-- Exercise materials follows --
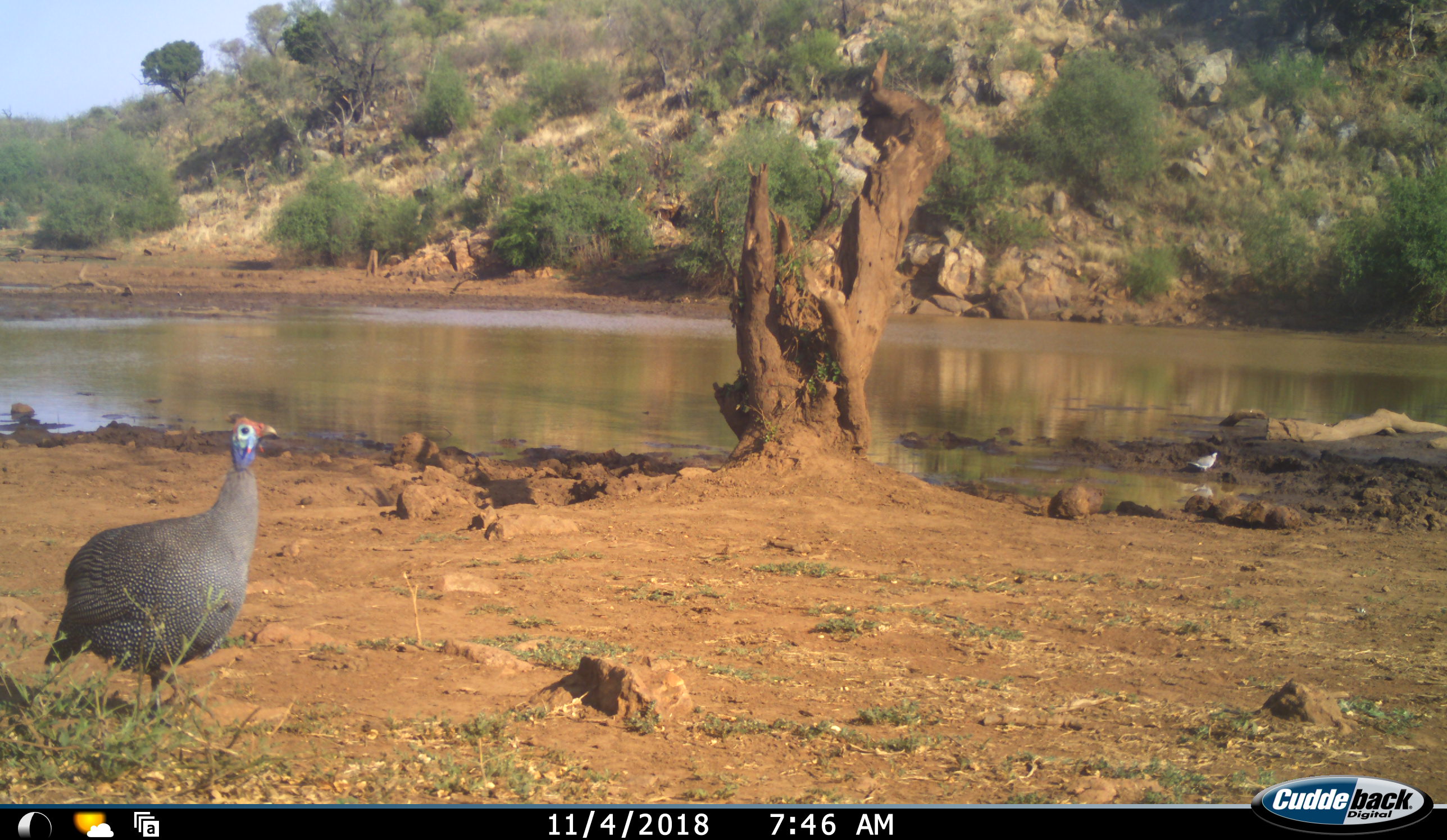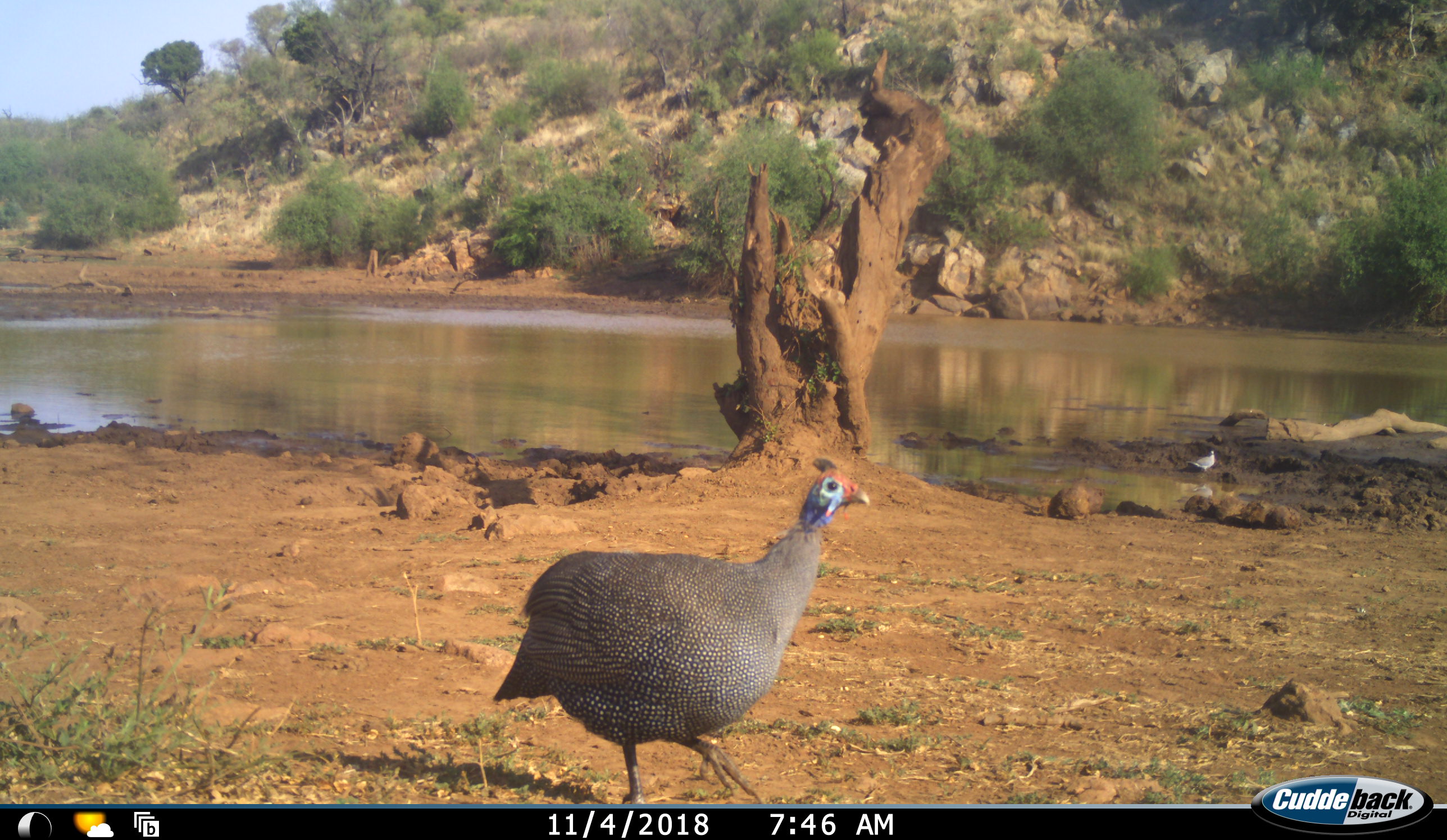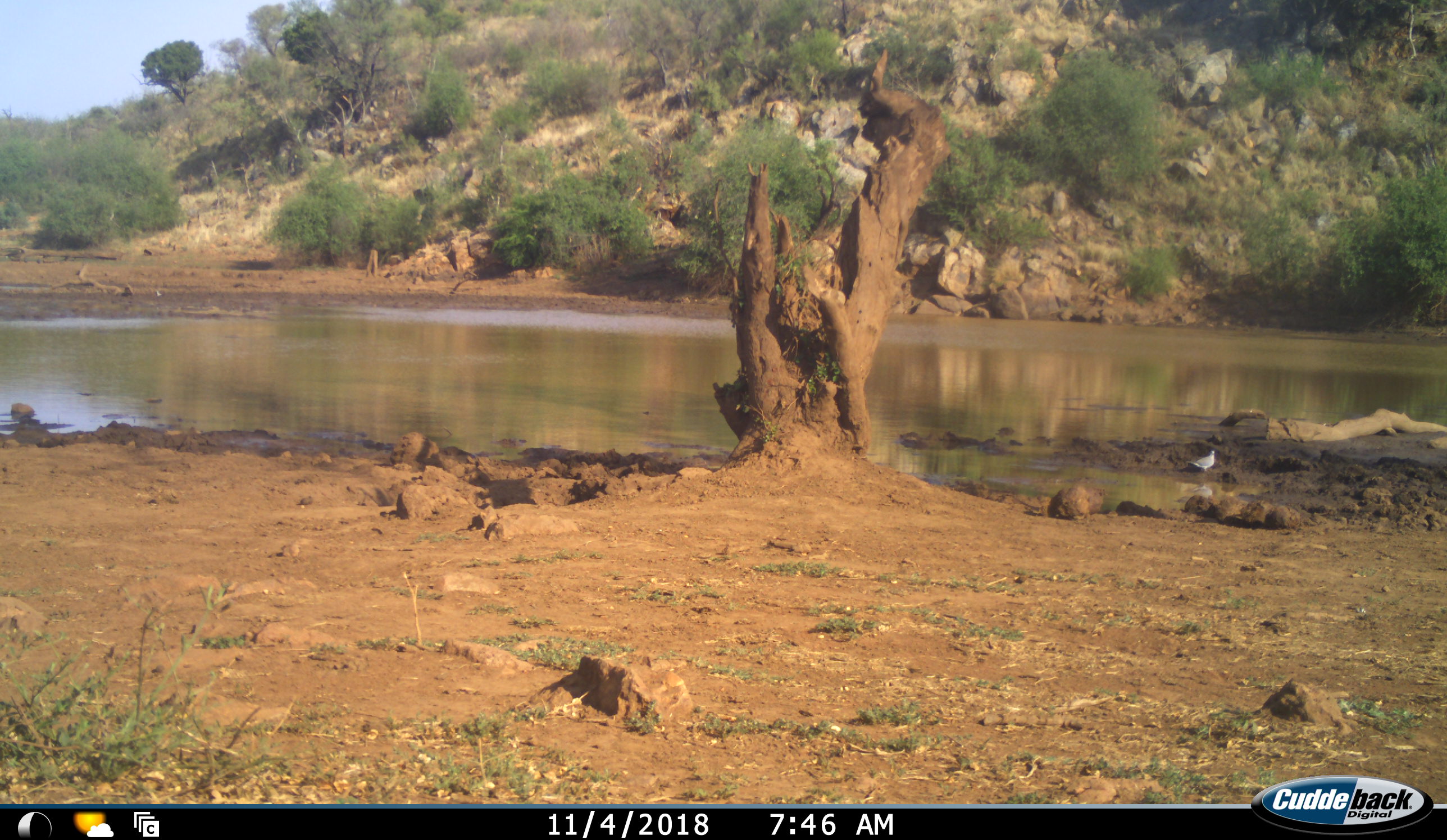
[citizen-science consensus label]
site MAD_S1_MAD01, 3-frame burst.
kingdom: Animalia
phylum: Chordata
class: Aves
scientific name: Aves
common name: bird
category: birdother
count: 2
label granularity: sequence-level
-- Exercise materials concluded --
-- Exercise materials follows --
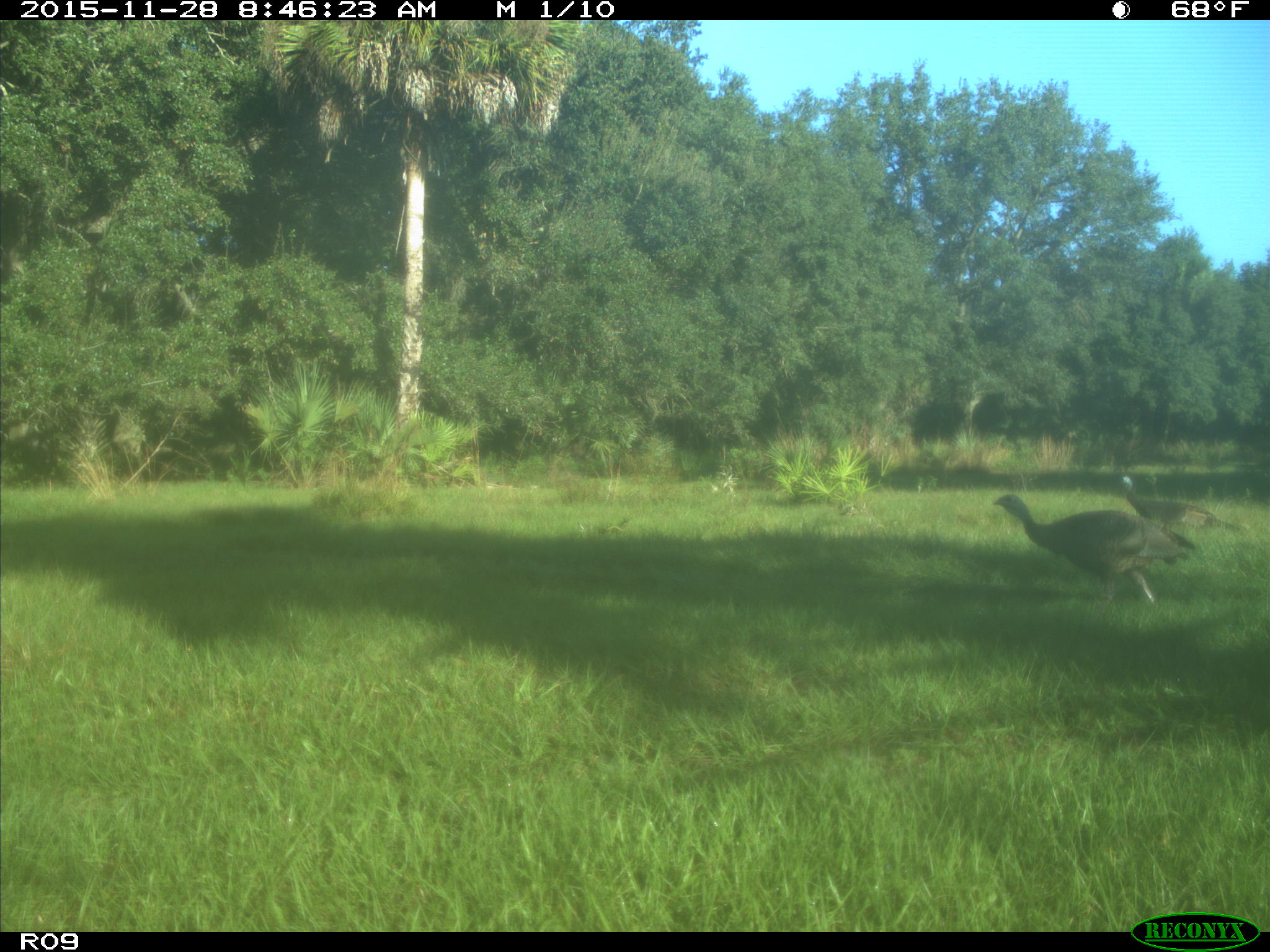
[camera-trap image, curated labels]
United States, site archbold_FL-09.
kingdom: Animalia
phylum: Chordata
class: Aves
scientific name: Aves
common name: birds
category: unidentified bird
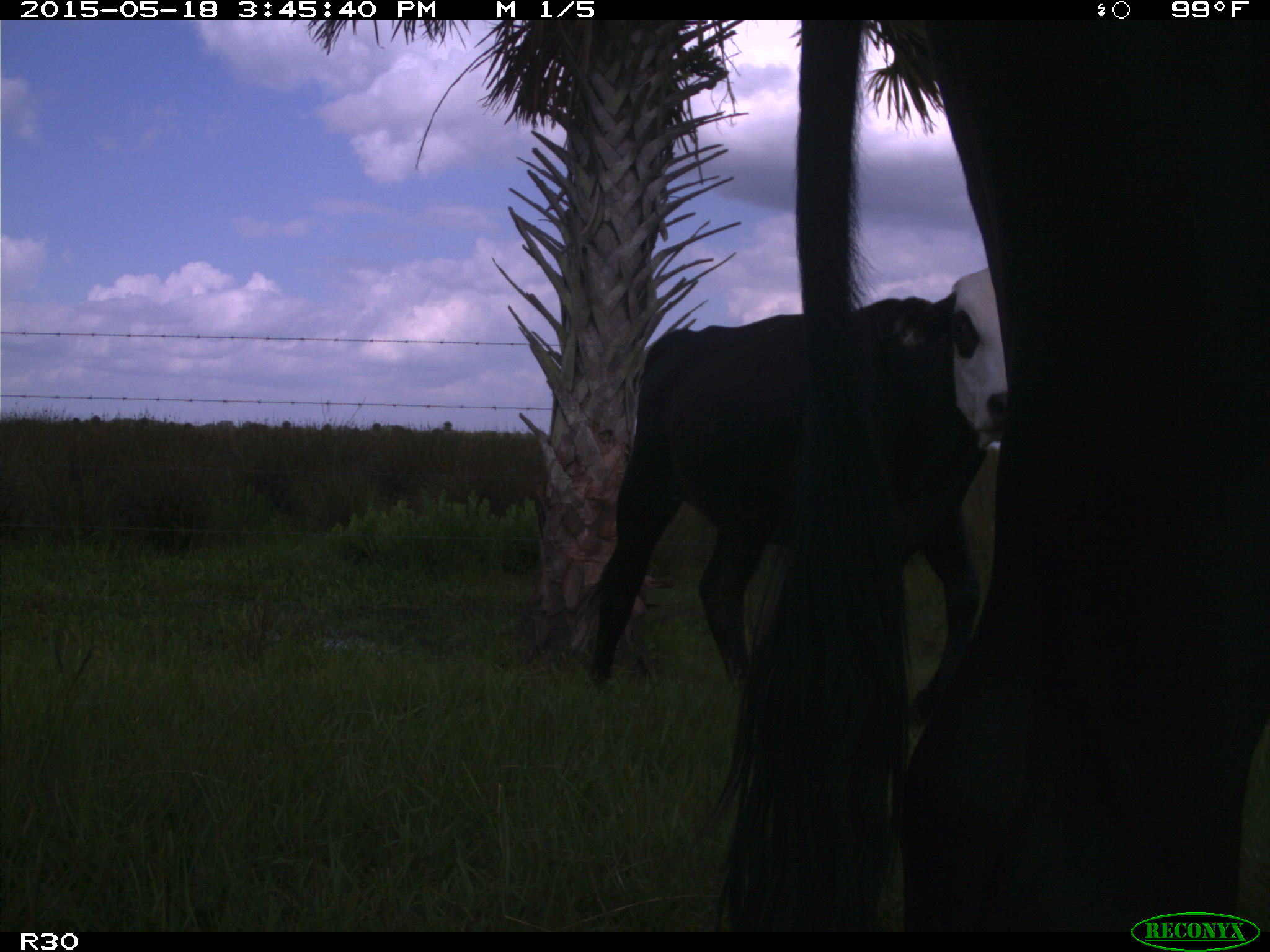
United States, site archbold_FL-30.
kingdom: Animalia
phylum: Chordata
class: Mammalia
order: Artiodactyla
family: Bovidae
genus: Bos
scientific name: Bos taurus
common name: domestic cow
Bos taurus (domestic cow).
-- Exercise materials concluded --
Instructions for the task
Set down exactly the lines of the data above, beginning with the line that has "site MAD_S1_MAD01, 3-frame burst." and ending with the line that has "label granularity: sequence-level", and no others.

Solution
site MAD_S1_MAD01, 3-frame burst.
kingdom: Animalia
phylum: Chordata
class: Aves
scientific name: Aves
common name: bird
category: birdother
count: 2
label granularity: sequence-level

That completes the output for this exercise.